There are three important competitors on the web servers market: Apache, IIS and Nginx. The former two have a large, established user base thanks to the quality of their services and customer support. On the other hand, the latter provides a different approach for managing tasks and resources.
From a software perspective, a web server helps deliver content (like a webpage) to internet users and this is usually achieved using the Hypertext Transfer Protocol (HTTP). As a result, a user’s online experience greatly depends on the quality of the web server as well as on how fast it can process and solve large requests on a frequent basis. That is why, as a developer, it is important to carefully choose the proper web server when building a web application.
Thanks to an architecture capable of handling more than 10k requests per second, combined with premium versions and 24×7 customer support, Nginx is a first choice for many large, high-traffic websites. For example, its official website lists Dropbox, WordPress, Cloudflare, and even NASA as sites hosted using this web server solution. Its leadership claims that over one third of the world’s most popular websites are hosted via Nginx, which is quite an achievement in a rather short amount of time.
Nginx is a well-known open-source web server that has undergone a rapid growth in popularity. Even at this point it looks like the growth is sustainable, so this software will keep on catching up with both Apache and IIS. Additionally, more and more web applications (websites), especially those with a high traffic, are switching to Nginx.
Why Nginx is becoming so popular
Nginx’ high performance, efficiency and stability are achieved through its architecture. It works differently than other web servers, considering it has an event-driven, asynchronous architecture.
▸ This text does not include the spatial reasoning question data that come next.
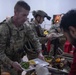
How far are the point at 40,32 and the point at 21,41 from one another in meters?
0.86

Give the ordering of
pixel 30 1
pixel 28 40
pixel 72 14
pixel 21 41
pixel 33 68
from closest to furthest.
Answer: pixel 72 14, pixel 33 68, pixel 21 41, pixel 28 40, pixel 30 1

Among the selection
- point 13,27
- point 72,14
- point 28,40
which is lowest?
point 28,40

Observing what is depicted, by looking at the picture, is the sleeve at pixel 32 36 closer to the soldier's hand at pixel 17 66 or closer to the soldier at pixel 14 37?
the soldier at pixel 14 37

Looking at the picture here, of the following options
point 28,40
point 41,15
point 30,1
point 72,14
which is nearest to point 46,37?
point 41,15

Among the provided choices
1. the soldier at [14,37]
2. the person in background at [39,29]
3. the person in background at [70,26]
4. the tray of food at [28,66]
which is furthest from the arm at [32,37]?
the person in background at [70,26]

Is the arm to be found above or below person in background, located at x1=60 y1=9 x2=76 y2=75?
below

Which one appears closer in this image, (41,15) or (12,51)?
(12,51)

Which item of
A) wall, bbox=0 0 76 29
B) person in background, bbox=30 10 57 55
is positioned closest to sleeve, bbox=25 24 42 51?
person in background, bbox=30 10 57 55

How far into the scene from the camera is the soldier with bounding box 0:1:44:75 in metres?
1.94

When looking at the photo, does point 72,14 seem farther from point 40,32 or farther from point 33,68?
point 40,32

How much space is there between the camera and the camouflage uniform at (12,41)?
1.95 metres

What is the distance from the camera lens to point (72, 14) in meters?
1.02

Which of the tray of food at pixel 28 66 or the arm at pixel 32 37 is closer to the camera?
the tray of food at pixel 28 66

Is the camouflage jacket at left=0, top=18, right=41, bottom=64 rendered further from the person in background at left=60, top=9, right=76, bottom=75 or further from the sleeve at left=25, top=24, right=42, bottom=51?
the person in background at left=60, top=9, right=76, bottom=75
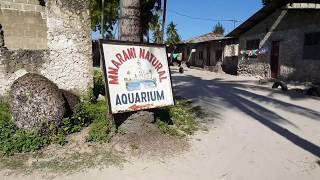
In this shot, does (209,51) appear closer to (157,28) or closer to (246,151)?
(157,28)

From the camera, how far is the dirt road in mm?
5070

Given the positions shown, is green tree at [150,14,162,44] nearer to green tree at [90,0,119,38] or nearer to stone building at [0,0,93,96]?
green tree at [90,0,119,38]

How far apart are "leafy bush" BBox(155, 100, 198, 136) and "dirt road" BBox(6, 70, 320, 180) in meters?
0.36

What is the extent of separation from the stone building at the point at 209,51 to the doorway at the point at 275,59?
5.82m

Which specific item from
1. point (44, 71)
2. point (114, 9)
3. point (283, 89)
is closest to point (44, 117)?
point (44, 71)

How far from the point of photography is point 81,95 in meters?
7.80

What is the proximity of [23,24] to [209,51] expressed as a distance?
23.9 metres

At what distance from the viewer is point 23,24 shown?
419 inches

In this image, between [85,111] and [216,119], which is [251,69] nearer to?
[216,119]

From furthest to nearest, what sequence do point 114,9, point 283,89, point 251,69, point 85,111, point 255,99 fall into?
1. point 114,9
2. point 251,69
3. point 283,89
4. point 255,99
5. point 85,111

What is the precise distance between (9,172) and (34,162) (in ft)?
1.35

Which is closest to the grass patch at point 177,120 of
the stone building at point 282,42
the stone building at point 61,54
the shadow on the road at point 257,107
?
the shadow on the road at point 257,107

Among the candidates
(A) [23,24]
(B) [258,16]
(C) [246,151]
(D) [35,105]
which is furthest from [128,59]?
(B) [258,16]

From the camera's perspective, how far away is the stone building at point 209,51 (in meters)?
27.5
This way, it does not need to start new processes in order to handle new requests (as other web servers do), which result in only a couple MB of RAM usage. On the other hand, Apache has a thread-driven architecture that, under high loads times (for example C10k problem), causes load spikes and will consume too much RAM.
Also, Nginx is very efficient and can be used even on virtual machines that have limited resources, which would be a challenge for other web servers. Moreover, the more experienced software developers are able to consolidate their existing web servers by integrating other features of Nginx. The application can be successfully configured as a reverse proxy, HTTP cache or as a load balancer.
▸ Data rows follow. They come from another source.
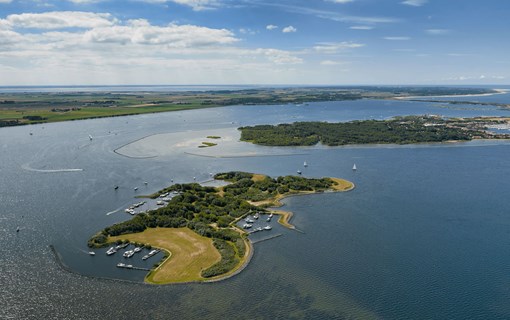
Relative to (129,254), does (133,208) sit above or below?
above

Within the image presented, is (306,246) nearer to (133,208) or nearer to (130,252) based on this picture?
(130,252)

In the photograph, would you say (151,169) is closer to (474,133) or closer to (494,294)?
(494,294)

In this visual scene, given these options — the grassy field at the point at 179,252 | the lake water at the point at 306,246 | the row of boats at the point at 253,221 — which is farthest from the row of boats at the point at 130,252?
the row of boats at the point at 253,221

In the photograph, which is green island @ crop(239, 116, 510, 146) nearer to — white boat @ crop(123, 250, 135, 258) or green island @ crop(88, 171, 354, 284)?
green island @ crop(88, 171, 354, 284)

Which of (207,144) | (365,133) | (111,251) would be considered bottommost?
(111,251)

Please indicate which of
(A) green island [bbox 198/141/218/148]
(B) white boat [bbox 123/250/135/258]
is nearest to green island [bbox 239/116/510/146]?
(A) green island [bbox 198/141/218/148]

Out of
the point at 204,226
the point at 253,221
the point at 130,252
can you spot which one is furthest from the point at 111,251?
the point at 253,221

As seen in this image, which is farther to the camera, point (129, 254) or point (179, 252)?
point (179, 252)
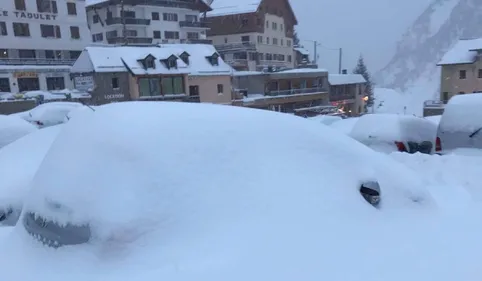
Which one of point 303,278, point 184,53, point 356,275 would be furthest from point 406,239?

What is it like to migrate to Nginx?
Migrating to Nginx does not pose many issues. However, developers must first familiarize themselves with the new server and its specific design. Also, guides and documentation are not abundant, so configuring the web server can be time consuming, especially because the “familiar” .htaccess files are not supported. Another downside would be the lack of a module creating function like Apache’s APR (Apache Portable Runtime). Instead, developers have no other option than to search for such a function within the server’s internal code.
Overall, Nginx has proven to be a reliable server and its popularity is not a small feat to achieve. It is clear that improving future web servers requires the developers to think “out of the box” in order to find more efficient ways to design them.
Anyway, even though we still favor IIS for most of our projects, we believe that Nginx has a bright future in the industry.